In the views of this court, the plaintiff was unreasonable not to have made inquiries as to who was in occupation of the property. He could have avoided multiplicity of actions by joining the party in occupation of the property. Perhaps the plaintiff thought that if the person in actual possession were ambushed he would have no remedy or weapon to fight back. Order 15 Rule 10 of the Rules of Supreme Court provides that without prejudice to Rule 6, the Court may at any stage of the proceedings in an action for possession of land, order any person not a party to an action who is in possession of the land (whether in actual possession or by a tenant) to be added as a defendant.

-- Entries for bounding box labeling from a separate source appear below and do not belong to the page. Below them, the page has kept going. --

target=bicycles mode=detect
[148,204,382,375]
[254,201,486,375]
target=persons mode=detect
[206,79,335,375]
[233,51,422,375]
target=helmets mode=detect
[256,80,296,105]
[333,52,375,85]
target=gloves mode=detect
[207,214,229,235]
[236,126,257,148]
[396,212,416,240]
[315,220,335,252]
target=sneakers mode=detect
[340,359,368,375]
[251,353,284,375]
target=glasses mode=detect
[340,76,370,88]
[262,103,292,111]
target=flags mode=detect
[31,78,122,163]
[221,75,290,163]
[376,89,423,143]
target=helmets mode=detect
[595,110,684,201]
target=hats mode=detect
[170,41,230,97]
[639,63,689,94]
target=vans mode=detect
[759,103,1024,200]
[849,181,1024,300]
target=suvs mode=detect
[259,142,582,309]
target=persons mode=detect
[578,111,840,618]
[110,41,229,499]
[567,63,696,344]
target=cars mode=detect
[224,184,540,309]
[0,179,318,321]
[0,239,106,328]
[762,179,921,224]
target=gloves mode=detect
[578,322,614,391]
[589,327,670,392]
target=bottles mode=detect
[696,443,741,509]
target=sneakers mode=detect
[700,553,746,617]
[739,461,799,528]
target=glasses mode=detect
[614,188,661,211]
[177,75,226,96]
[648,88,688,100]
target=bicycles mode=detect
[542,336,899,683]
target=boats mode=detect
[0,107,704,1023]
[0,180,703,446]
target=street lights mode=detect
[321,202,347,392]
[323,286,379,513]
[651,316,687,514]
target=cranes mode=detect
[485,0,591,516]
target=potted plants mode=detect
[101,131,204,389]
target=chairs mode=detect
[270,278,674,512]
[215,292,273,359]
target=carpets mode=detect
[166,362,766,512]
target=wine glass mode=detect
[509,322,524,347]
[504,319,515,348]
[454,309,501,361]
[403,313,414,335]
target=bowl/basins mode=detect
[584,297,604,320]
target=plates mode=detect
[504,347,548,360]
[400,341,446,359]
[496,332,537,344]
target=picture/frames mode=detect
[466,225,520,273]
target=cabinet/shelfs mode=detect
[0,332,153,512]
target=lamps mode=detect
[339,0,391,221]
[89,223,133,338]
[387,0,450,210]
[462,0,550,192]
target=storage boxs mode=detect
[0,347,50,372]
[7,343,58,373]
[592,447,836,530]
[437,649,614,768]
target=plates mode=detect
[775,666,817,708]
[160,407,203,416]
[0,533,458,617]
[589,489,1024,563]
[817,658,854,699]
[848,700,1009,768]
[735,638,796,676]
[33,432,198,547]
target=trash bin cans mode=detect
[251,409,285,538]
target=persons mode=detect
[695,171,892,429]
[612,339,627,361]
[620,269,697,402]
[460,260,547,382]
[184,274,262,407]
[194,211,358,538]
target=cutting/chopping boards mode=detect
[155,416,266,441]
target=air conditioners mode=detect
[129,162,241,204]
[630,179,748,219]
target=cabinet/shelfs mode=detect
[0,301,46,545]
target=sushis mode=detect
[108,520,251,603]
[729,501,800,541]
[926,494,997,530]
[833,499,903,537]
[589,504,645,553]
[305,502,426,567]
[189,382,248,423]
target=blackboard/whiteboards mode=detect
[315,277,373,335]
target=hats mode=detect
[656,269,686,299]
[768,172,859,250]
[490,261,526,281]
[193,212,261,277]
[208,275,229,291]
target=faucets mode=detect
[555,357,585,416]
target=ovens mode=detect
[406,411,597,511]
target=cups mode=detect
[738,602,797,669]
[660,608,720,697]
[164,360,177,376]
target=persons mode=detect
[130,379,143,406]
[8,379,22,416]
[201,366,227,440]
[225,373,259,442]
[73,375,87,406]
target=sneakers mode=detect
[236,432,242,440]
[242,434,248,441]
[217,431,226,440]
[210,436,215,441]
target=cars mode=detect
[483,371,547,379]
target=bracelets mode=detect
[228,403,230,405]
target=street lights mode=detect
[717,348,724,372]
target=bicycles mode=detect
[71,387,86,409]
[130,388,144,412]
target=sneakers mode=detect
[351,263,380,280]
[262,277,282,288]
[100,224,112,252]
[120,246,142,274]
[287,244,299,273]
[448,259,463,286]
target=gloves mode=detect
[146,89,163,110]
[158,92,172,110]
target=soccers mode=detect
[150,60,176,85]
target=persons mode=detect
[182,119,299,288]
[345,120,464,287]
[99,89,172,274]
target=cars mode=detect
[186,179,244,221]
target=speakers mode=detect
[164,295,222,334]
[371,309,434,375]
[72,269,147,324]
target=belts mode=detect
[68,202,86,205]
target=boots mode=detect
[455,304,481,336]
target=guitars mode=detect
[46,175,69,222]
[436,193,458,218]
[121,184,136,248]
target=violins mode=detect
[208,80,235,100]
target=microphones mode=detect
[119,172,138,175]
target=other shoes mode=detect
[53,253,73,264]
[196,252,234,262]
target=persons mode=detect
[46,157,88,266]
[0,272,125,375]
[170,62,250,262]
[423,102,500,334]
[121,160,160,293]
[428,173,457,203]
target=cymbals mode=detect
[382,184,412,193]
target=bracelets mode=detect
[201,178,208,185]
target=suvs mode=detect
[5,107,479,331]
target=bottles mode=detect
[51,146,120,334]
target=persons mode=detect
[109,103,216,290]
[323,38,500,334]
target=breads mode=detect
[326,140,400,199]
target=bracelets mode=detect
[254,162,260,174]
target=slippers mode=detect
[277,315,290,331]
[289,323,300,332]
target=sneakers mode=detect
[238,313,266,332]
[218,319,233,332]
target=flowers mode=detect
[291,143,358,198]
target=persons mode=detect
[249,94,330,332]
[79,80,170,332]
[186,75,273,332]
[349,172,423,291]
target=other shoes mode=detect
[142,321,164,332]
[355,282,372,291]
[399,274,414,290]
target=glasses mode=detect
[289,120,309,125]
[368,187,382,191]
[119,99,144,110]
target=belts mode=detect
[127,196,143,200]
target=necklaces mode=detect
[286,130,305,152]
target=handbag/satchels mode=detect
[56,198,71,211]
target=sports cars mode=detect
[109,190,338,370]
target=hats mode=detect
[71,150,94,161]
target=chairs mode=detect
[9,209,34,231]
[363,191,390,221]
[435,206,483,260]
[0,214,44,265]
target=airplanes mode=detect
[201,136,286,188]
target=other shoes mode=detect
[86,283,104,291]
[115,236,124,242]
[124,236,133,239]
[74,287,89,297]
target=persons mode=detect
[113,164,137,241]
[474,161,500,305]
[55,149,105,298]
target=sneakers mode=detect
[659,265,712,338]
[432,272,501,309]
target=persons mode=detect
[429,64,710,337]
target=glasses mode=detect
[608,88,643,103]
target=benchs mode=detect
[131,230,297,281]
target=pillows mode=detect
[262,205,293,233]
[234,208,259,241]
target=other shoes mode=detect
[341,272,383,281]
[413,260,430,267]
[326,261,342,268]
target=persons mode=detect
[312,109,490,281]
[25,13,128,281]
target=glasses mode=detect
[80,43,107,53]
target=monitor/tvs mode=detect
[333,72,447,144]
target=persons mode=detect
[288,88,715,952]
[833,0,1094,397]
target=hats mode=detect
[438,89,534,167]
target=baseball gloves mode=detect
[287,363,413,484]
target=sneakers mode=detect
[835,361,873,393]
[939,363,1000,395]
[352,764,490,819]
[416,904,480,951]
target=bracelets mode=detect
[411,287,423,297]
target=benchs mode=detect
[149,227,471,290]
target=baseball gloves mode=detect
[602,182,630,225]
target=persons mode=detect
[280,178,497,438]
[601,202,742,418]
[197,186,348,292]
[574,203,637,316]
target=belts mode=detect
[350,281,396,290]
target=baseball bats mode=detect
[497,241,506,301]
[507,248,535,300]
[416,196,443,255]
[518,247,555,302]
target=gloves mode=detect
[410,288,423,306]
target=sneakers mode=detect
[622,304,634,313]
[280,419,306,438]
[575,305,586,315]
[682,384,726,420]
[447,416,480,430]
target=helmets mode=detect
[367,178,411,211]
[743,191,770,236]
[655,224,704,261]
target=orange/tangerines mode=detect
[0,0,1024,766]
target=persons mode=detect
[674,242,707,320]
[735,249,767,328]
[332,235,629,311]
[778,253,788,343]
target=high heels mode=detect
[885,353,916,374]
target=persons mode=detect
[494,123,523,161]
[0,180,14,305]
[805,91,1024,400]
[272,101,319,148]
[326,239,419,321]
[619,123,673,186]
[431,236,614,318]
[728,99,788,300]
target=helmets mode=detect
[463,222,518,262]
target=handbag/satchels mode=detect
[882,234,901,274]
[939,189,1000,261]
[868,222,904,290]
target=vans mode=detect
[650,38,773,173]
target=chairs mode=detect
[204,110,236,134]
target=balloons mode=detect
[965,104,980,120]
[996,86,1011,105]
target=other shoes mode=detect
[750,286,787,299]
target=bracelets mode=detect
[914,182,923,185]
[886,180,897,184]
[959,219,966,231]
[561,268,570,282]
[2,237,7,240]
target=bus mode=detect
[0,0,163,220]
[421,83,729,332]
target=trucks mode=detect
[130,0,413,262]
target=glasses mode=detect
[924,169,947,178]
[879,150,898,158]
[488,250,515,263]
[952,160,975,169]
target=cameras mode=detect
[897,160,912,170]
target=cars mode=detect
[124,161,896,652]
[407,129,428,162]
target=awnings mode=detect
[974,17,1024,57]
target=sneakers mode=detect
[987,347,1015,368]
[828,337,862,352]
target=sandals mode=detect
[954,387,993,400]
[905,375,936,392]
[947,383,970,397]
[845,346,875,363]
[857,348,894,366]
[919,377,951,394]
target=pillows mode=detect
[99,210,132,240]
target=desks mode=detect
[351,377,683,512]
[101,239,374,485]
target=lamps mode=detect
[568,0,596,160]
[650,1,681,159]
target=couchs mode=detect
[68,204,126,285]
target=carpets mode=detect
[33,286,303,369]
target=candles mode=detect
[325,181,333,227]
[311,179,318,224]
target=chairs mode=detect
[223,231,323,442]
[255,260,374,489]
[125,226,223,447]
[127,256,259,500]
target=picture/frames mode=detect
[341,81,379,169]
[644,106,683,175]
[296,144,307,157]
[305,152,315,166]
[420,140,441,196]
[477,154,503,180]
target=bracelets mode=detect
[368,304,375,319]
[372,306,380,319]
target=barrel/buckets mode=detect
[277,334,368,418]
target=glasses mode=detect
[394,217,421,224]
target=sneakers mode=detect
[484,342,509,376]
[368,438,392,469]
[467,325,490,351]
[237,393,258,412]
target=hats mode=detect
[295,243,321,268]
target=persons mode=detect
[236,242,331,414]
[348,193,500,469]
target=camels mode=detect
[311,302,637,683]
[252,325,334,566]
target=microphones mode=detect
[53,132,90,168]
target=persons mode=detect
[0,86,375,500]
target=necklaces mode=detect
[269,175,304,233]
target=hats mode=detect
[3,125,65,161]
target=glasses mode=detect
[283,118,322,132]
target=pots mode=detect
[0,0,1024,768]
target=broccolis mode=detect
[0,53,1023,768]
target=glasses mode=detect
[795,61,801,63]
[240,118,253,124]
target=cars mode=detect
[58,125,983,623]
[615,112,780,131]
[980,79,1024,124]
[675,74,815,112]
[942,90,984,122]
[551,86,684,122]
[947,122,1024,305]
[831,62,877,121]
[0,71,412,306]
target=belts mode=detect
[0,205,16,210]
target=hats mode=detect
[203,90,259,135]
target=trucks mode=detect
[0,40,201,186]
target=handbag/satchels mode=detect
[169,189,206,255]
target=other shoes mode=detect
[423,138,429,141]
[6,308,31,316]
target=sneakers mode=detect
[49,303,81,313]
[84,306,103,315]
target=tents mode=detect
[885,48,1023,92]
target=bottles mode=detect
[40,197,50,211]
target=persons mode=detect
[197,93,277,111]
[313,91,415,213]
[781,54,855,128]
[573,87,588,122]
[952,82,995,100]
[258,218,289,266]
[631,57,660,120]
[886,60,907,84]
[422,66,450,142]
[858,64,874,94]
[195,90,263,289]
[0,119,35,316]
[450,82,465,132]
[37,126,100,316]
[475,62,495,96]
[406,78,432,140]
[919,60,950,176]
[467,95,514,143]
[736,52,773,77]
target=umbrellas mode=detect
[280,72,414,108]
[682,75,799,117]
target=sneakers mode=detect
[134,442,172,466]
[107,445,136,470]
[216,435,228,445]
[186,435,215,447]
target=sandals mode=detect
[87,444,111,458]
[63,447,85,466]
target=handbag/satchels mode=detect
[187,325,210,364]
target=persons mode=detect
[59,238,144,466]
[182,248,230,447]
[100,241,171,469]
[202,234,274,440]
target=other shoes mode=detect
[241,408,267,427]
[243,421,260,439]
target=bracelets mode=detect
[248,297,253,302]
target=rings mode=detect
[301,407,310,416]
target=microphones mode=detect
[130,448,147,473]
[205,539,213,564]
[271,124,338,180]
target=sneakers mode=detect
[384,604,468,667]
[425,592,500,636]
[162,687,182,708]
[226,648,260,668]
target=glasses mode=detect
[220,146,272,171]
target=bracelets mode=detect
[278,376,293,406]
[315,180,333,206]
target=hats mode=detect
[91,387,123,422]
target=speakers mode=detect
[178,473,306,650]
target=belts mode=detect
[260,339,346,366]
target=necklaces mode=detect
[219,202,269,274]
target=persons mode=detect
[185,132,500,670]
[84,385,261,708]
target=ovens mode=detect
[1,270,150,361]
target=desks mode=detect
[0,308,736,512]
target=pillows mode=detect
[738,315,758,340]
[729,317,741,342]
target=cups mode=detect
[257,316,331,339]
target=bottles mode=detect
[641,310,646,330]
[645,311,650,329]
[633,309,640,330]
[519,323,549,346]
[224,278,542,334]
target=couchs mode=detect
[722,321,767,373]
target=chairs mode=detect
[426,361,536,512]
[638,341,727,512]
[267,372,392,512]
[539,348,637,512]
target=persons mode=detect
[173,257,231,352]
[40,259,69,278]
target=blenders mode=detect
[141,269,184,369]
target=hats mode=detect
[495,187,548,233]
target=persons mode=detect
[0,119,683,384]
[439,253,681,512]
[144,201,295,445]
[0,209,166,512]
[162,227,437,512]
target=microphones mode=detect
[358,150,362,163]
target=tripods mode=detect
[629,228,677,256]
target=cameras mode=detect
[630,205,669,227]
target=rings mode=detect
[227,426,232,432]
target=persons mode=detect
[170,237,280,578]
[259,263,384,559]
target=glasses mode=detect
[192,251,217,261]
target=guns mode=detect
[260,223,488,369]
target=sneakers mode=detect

An application by any person for an order under this rule may be made
ex parte, supported by an affidavit showing that he is in possession of the land in question, and if by a tenant, naming him. The affidavit shall specify the applicant’s address for service. A person added as a defendant by an order under this rule, shall serve on the plaintiff a copy of the order giving the added defendant’s address for service. The application can be made even after judgment has been signed and execution issued – Minet v Johnson (1890) 63 LT 507. Indeed on 13th June 2005 the Court ordered that Mr Aslam Gaffar be joined as 2nd defendant in these proceedings. Further on 23rd June 2005 the Court ordered that the judgment order dated 13th April 2005 be stayed. On the same date the Court granted leave to the 2nd defendant to apply to set aside the judgment order dated 13th April 2005. There can be no doubt that for the 2nd defendant to have a chance to meaningfully participate in these proceedings, after being added as a party, he should be given a chance to challenge the judgment order which was passed without his knowledge and participation. The 2nd defendant should be given an opportunity to state the nature and extent of his interest in this property visa vis the claims of the plaintiff. The plaintiff’s counsel has submitted that the court does not make a practice of depriving a successful litigant of the fruits of his litigation. The case of National Bank of Malawi Ltd vs D. Nkhoma t/a Nyala Investment – MSCA Civil Appeal Case No. 6 of 2005 is cited. Prima facie, a successful litigant should not have his funds locked up just because there is a pending appeal. The 2nd defendant’s counsel has submitted that this case is relevant in circumstances, where rights of both parties have been adjudicated upon by the Court after listening to presentations of each party’s case. In the present case it will not be legally prudent to employ the above authority on account of the fact that the 2nd defendant’s side has not been heard at all. It is the views of this Court, in agreement with counsel for the 2nd defendant, that the 2nd defendant is entitled to defend his rights in the property as a matter of right being a person in actual possession of the land at the time of commencement of action by the plaintiff.

         In the circumstances this Court allows the application by the 2
nd defendant and hereby sets aside the judgment order dated 13th April 2005. The 2nd defendant is given 14 days from 12th July 2005 to serve his defence.

         The costs of this application shall be in the cause.

        
MADE IN Chambers this 18th day of July 2005 at Blantyre.